For the past two years, myself and a few other fine folk have been busting our guts in our spare time to find (and secure) land to set up a city farm. A city farm is just that – a small farm in the city. It’s not a community or school garden, but a working farm which employs people to grow serious amounts of food. As this process has taken longer than we hoped, Anton and I got on with life, started Good Life Permaculture, bought a house with a 1/4 acre and since then have been setting it up as a demonstration city farm.
But we’ve kept the flame burning as it’s something that just want leave us. And yes, we are setting up our own small urban block and home as a demonstration city farm, but we want to see paddocks of productive landscapes in our cities, paddocks and paddocks. It’s a vision that’s been lodged in my head and heart my whole life and I can’t let it go, not until its real. Cause nothing beats realness.
And so, it is with enormous pleasure, and some relief, that we’ve finally been able to launch the Hobart City Farm project at our local Sustainable Living Festival this weekend. We are a not-for-profit organisation, run like a social enterprise and focused on establishing a vibrant, financially viable and environmentally regenerative small farm that grows a diverse range of food, builds community and provides meaningful employment. We are more than stoked.
So, who are we exactly? We are 5 people, independent of Good Life Permaculture, and go by the names of James Da Costa, Bridget Stewart, Louise Sales, Sam Beattie and yours truly – Hannah. Anton is playing support on this project as he’s concentrating on not spreading himself so thin, smart bloke that one. And where is the land? It’s in New Town, around 3kms north of Hobart city centre, we’ll release the actually address of the site once we’ve finalised formalities – which are almost there.

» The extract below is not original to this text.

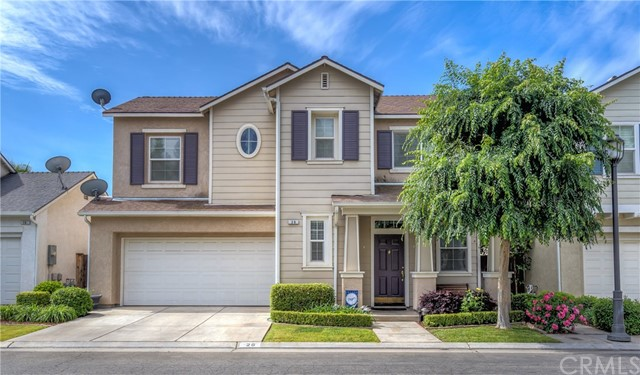 Detail Gallery Image 1 of 1 For 26 W Bohemia Ln, Clovis,  CA 93619 - 3 Beds | 2/1 Baths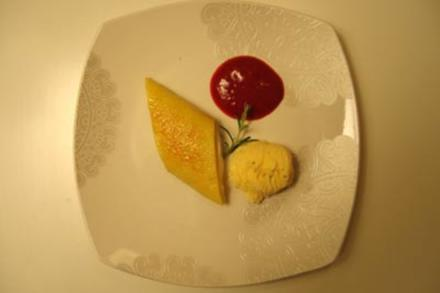 Gebrannter Limonencrêpe mit Rosmarinparfait und Fruchtsoße5 - Rezept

Currently the site is a patch of lawn, but not for long as we’re running a multifaceted fundraising campaign to get the whole sh-bang off the ground. Part one is selling a huge amount of tomato seedlings we propagated ourselves at the Sustainable Living Festival this weekend. Pop on down today (Sunday 9th) to get your tom stash and meet some of the team, Good Life Permaculture’s stall is directly next door (we made sure of that) so you can say g’day to us too.
Part two of the fundraising efforts is our crowd funding campaign, complete with a pretty darn impressive list of gifts in exchange for your contributions. We’ve got beehives, permaculture designs, garden blitzes, seeds, parties, t-shirts, compost workshops and even naming writes to a tractor!
Watch the crowd funding film HERE
So why are we so gung-ho about this city farm thing?
Food: We’re passionate about investing in local and regional food systems to provide reliable access to a nutritious and diverse range of food. We see growing food in the heart of the community as an important way of rebuilding connections to where food comes from and the people who grow it. We’re committed to ensuring that the following generations have an understanding of the important role food plays in creating and maintaining resilient communities.
Community: In addition to producing food, the farm will grow community through facilitating educational opportunities in permaculture, food production and composting (to name a few) – both on and off the farm. The Hobart City Farm will encourage community involvement in the practical operations of the farm and help foster a vibrant community in the immediate surroundings and beyond.
Livelihoods: The Hobart City Farm will employ local Tasmanians, creating meaningful livelihoods for individuals. We are also looking and thinking beyond our farm gate and will explore the possibility of partnering with other organisations to provide training in small-hold farming. We hold a deep commitment to helping others gain the skills they need to become farmers.